I left this step out in the documentation as it is optional (or even
not necessary in all cases, see below) and may be easily discovered by 
reading the recommended cgd chapter in the guide.

I did not experience any stability problems with the vnd/cgd
combination used here (and I have this in everyday use).

dding /dev/urandom is not that "random". And /dev/random is way too
slow or will even hang if there's not enough entrophy (think so,
never tried ddin /dev/random to a 4 GB image).

Configuring the cgd with a random-key (as Alan suggested) and dding
/dev/zero to this is the best solution *IF* you want to fill up the image
and you always want to write a full image, I agree.

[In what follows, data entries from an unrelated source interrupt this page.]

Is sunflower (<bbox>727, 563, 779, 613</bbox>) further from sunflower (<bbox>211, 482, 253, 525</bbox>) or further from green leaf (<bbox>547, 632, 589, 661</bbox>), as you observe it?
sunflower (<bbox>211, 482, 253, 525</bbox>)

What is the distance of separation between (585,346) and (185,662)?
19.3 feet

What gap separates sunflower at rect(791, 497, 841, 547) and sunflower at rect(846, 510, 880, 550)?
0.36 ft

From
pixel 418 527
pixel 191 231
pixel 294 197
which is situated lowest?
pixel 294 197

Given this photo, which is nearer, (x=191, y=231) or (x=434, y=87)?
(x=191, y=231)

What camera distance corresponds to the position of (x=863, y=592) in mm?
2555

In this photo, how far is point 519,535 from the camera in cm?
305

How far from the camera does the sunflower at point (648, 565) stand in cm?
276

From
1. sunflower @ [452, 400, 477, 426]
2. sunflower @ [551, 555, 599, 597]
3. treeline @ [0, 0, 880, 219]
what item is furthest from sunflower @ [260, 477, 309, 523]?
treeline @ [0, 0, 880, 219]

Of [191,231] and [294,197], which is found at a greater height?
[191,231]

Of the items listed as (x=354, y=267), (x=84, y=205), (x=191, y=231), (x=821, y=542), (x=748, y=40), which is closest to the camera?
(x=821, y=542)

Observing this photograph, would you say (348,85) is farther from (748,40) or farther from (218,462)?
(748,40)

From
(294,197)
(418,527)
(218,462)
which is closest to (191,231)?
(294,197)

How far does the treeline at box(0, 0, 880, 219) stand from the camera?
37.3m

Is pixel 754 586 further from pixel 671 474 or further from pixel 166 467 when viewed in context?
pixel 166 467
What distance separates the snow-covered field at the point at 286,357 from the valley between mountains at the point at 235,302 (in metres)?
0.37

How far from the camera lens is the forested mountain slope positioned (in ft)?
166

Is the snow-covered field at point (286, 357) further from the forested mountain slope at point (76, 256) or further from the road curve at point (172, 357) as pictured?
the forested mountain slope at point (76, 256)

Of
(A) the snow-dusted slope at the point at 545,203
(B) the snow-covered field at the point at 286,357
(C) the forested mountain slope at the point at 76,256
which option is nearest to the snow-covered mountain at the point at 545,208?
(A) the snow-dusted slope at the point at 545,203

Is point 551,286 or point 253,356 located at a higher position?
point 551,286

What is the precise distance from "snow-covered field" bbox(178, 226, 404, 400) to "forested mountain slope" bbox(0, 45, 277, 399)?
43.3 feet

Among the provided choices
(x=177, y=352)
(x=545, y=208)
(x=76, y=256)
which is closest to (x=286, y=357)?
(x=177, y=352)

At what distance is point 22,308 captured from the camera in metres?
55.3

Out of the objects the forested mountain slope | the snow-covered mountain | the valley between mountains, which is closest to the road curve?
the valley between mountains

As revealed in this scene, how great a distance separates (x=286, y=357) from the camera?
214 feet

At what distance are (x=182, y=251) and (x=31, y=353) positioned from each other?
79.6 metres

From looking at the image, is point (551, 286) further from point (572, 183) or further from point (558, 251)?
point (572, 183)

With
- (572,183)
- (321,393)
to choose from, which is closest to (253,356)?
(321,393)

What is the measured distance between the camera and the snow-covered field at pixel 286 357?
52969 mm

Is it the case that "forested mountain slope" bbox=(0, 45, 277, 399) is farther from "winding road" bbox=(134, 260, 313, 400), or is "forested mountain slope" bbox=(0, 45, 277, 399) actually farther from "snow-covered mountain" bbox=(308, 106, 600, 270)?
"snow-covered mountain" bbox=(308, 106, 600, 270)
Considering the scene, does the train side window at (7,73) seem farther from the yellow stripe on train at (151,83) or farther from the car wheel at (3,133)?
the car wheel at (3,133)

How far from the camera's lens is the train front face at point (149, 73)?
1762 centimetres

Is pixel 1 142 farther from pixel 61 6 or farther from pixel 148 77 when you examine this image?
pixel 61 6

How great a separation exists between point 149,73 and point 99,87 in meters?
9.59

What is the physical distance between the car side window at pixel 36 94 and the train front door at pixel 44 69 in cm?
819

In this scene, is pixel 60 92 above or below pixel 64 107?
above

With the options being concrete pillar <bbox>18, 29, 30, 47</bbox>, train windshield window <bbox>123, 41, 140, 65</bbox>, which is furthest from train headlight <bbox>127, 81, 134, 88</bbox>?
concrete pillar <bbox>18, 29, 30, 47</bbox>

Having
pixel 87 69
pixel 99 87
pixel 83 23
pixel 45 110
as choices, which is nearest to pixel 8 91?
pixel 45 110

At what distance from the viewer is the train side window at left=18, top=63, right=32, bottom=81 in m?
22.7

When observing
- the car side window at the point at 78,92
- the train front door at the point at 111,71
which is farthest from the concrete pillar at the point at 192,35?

As I assume users will not always use a 700 MB image for 130 MB data
and thus will create an image of appropriate size, this step
ist not necessary at all for the few bytes left in the image,
although -of course- a large filled up image obfuscates the
content even more, sure.

I personally have a set of "standard" image sizes (200, 400, 700)
for CDs and reuse them, without even any dding. I just newfs
them and leave the old (raw) file data in them (this is of
course NOT that secure or even SILLY since it allows
partially gathering the raw data of the last CD through the
unlocked cgd of the new one). The image size stepping
reduces the size of left-over old data of course.

I do this because I often use encrypted CDs/DVDs and even with
old "random" data left in the image, I consider this being
secure enough for SOME cases (not-that-legal mp3 backup, e.g.).

I'd always use a 700 MB new and full randomized image for
"top-secure" content.

But, this is up to each user and way not a recommendation.